Scènes

Jazzycolors 2010 : Bojan Z

Le Festival Jazzycolors permet d’écouter des artistes peu connus en France et de découvrir des Centres culturels étrangers proposant tout au long de l’année animations et programmes liés aux activités des pays concernés.


Jazzycolors est l’occasion d’écouter des artistes jazz peu connus en France et de découvrir des centres culturels étrangers qui, situés au cœur de la capitale, proposent tout au long de l’année animations et programmes liés aux activités des pays concernés (spectacles, expositions…).

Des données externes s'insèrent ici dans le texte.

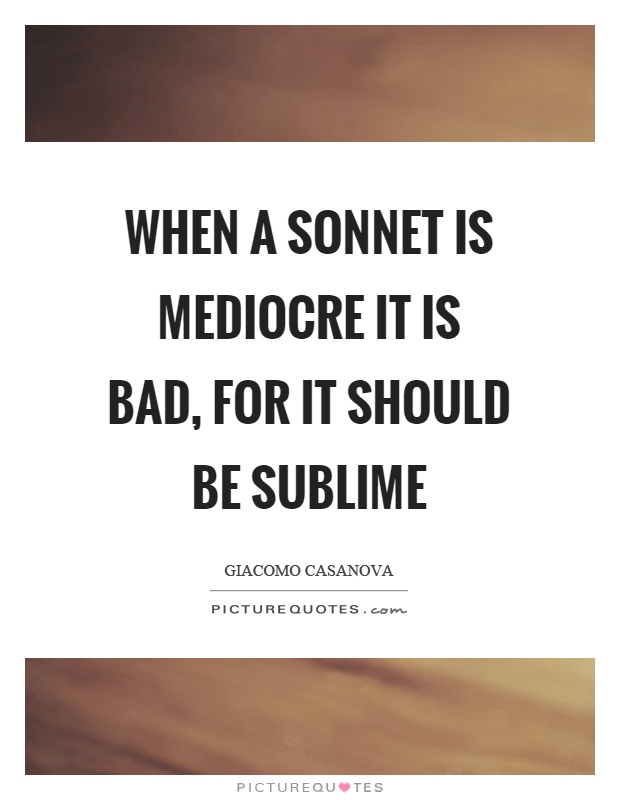 When a sonnet is mediocre it is bad, for it should be sublime Picture Quote #1
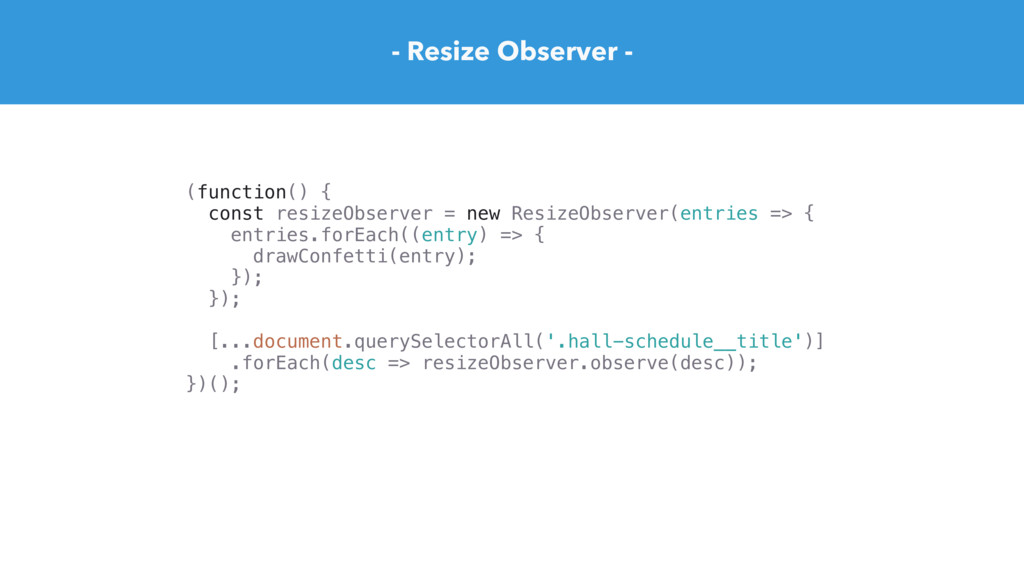 - Resize Observer - (function() { const resizeO...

Concert Bojan Z & Nenad Gajin en duo
Jeudi 11 novembre 2010 à 20h00
Bojan Z / Piano
Nenad Gajin / Guitare électrique

Bojan Z © Emmanuelle Vial

Ce 11 novembre à l’Institut Hongrois de Paris, Bojan Z, parrain du festival, déclarait ouvert le 8ème Jazzycolors, qui se poursuivra dans les quinze jours à venir par dix-sept concerts dans sept lieux différents et à l’initiative de seize centres culturels. A la suite de ce bref discours on ne peut plus officiel, c’est avec un grand sourire qu’il présente Nenad Gajin, jeune guitariste - également serbe - avec qui il entame dans la foulée un set unique, vif et coloré. La salle s’avère adaptée aux formations « de chambre » : parquets, cloisons, lambris créent une ambiance intime sans le côté feutré et fermé des clubs de jazz. Tant pour les musiciens que pour les spectateurs, c’est une expérience un peu différente ; quant au son, il change aussi des caves habituelles ou des salles spécialisées.

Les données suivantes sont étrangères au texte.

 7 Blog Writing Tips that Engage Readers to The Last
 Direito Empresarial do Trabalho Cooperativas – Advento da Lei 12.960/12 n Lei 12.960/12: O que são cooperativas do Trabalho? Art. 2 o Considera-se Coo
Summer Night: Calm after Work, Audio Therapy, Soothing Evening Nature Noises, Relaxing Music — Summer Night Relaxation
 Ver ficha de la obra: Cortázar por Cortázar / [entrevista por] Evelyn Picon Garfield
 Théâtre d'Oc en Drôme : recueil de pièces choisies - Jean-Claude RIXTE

Le duo piano / guitare reste finalement assez rare en jazz ; or, sans section rythmique, il faut occuper le terrain du rythme et des fréquences. Nenad Gajin, n’est pas un inconnu. On l’a déjà vu dans « Les Expatriotes » que Bojan Z nous avait présentés au Paris Jazz festival 2009 mais aussi au côté de Frank Woeste (claviers) dans la formation d’Ibrahim Maalouf, qui tourne beaucoup depuis plus d’un an. C’est un guitariste singulier qui passe allègrement du be bop classique au jazz-rock acéré et alterne dans l’instant, au fil de son propos, modes blues et balkaniques. Pour mémoire, il a passé plusieurs années comme lead guitar au sein de l’orchestre d’Emir Kusturica. Le duo propose une musique tout en couleur et en fureur s’il en est. Gajin mélange ainsi lignes mélodiques et cultures traditionnelles d’Europe centrale avec des sonorités plus jazz rock et des tonalités blues acquises en Europe et aux Etats-Unis. Pendant toute la première partie du set, il joue sans aucun effet : ici, pas de pédale chorus, ni de réverbe, par exemple, qui ont parfois vocation à masquer des lacunes côté style ou toucher. On reconnaît donc là l’instrumentiste qui ne se fondent que sur le talent et le métier.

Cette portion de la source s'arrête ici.